### Extrait fourni
---------------
Cette fois, avec « Tangente vers l’est« , c’est un tout autre univers dans lequel nous emmène l’écrivaine.

 Un univers fermé, donc. Celui du Transsibérien. Avec ses wagons de 1re, 2e et 3e classe. Et les gens qui y prennent place sans aucune raison de se rencontrer au-delà de la porte du wagon. Là, il y a donc Aliocha, un jeune homme russe, conscrit, qui veut déserter avant d’arriver à sa caserne d’affectation. Il y a aussi Hélène, une Française, qui a suivi son amant russe, Anton, en charge d’un barrage du côté de Ienesseï, en Sibérie. Elle vient de le quitter précipitamment. A pris le train en direction de Vladivostok, sans savoir pourquoi.

Dans le train, ils se rencontrent. Sans se comprendre tout à fait, ils accepteront de faire équipe. D’aller contre la fatalité, de braver l’autorité de Letchov et le vigilance des provodnitsa, ces femmes qui se chargent du bon fonctionnement et de l’approvisionnement du wagon qu’elles ont sous leur responsabilité. En quelques heures seulement, ils vont apprendre à se connaître dans l’espace exigu de ce train mythique.  Sans entrer dans les détails. L’une comme l’autre ont une logique propre. Il n’est question que de fuir.
---------------
### Données fournies
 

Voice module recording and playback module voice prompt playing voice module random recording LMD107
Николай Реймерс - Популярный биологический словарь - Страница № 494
---------------
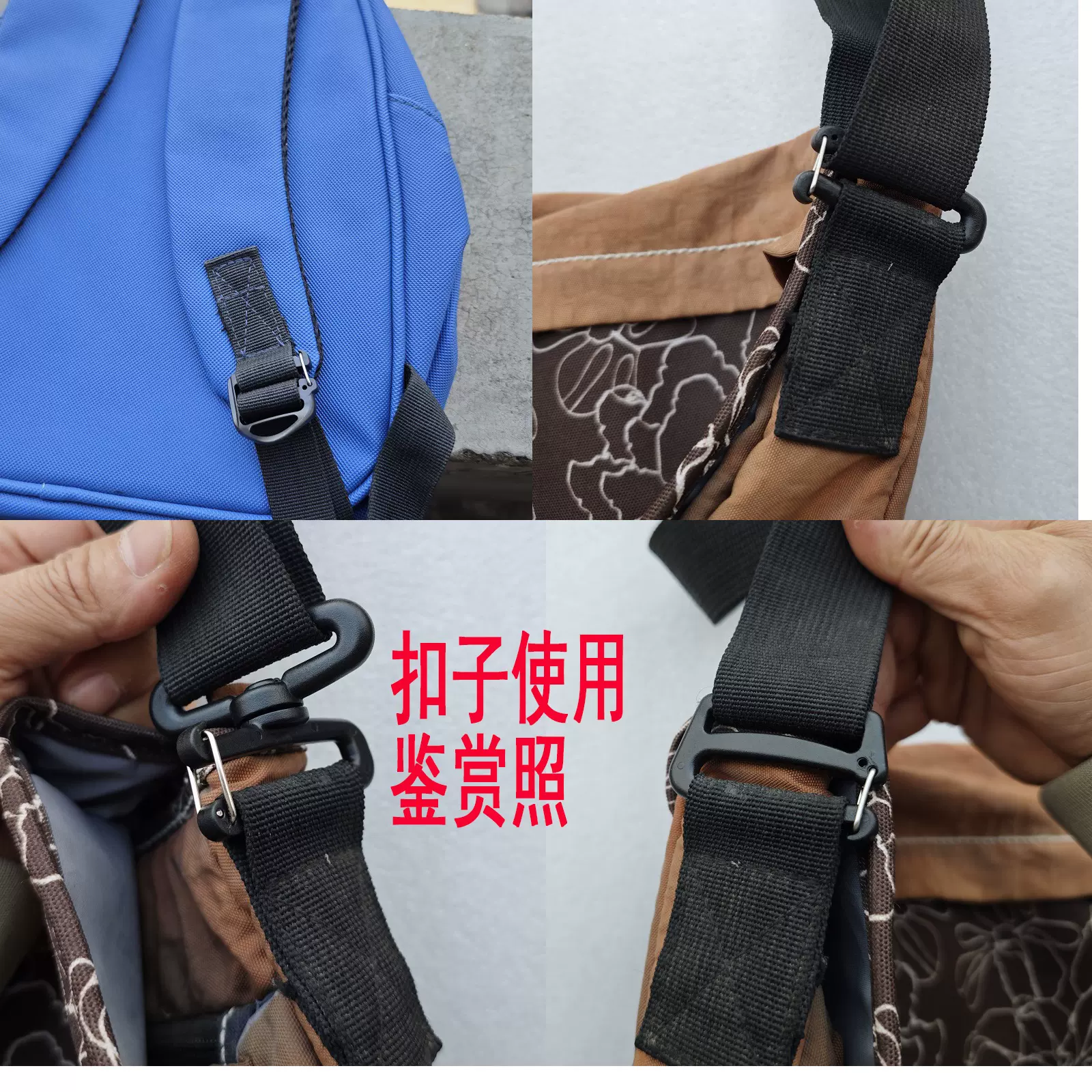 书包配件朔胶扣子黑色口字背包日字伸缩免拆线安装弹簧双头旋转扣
---------------
### Consigne
Reproduisez à l'identique le passage de l'extrait sur le Transsibérien qui commence par « Cette fois, avec » et va jusqu'à « sans savoir pourquoi. ».

### Corrigé de l'exercice
Cette fois, avec « Tangente vers l’est« , c’est un tout autre univers dans lequel nous emmène l’écrivaine.

 Un univers fermé, donc. Celui du Transsibérien. Avec ses wagons de 1re, 2e et 3e classe. Et les gens qui y prennent place sans aucune raison de se rencontrer au-delà de la porte du wagon. Là, il y a donc Aliocha, un jeune homme russe, conscrit, qui veut déserter avant d’arriver à sa caserne d’affectation. Il y a aussi Hélène, une Française, qui a suivi son amant russe, Anton, en charge d’un barrage du côté de Ienesseï, en Sibérie. Elle vient de le quitter précipitamment. A pris le train en direction de Vladivostok, sans savoir pourquoi.